Testing and Troubleshooting

  • Signature mismatch: Double-check that domain.name exactly matches the on-chain token name. For USDC on Polygon it is "USD Coin"; capitalization matters.
  • Invalid deadline: If the relay says the permit expired, inspect the value you passed to deadline and ensure your local clock is not skewed.
  • Allowance too low: If the recipient receives funds but the relay reverts, print the computed feeAmount and make sure the permit covered both transfer and fee.

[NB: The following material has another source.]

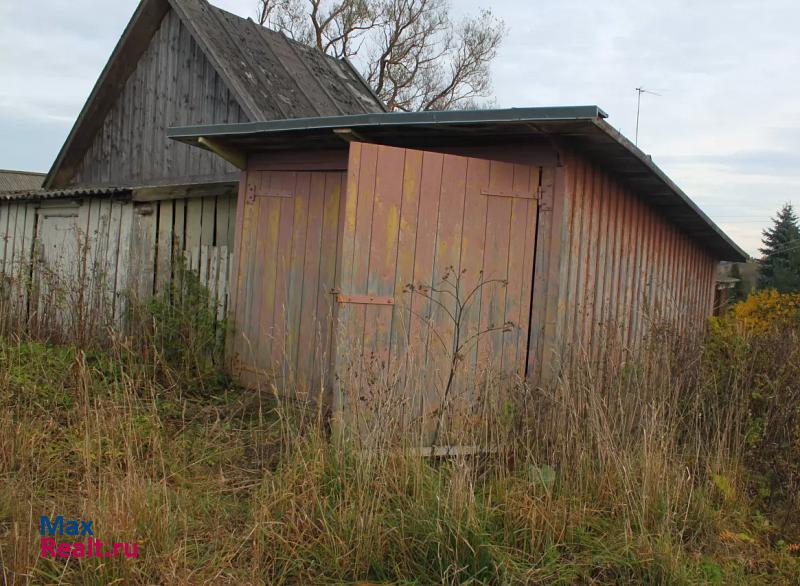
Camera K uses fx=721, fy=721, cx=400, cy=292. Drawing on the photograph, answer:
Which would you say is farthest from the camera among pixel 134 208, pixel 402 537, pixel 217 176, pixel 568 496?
pixel 217 176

Running npm run usdc after each change keeps the feedback loop tight and mirrors how the Nimiq wallet tests the same flow.


Production Considerations

  1. Check token support: Not all ERC20s have permit. Fallback to standard approve() + transferFrom() if needed.
  2. Deadline vs MaxUint256: Production systems often use block-based deadlines (e.g., currentBlock + 100) for tighter security.
  3. Domain parameters: Always verify name and version match the token contract - wrong values = invalid signature.
  4. Method selector lookup: Store selectors in config per token to avoid hardcoding.
  5. Permit reuse policy: Decide whether to reuse a permit for multiple transfers or issue a fresh one per relay request. Fresh permits simplify accounting but require re-signing each time.

Wrap-Up

You now support gasless transfers for both USDT (custom meta-transaction) and USDC (EIP-2612 permit). Keep these takeaways in mind:

  • ✅ Approval strategies vary across tokens; detect the capability before deciding on the flow.
  • ✅ EIP-2612 standardizes the permit format: domain fields and struct definitions must match exactly.
  • transferWithPermit lets you drop the bulky encoded function signature and pass raw signature parts instead.
  • ✅ Fee and relay logic remain unchanged once the calldata is assembled correctly.

You now have a complete gasless transaction system matching the Nimiq wallet implementation, ready for production use on Polygon mainnet.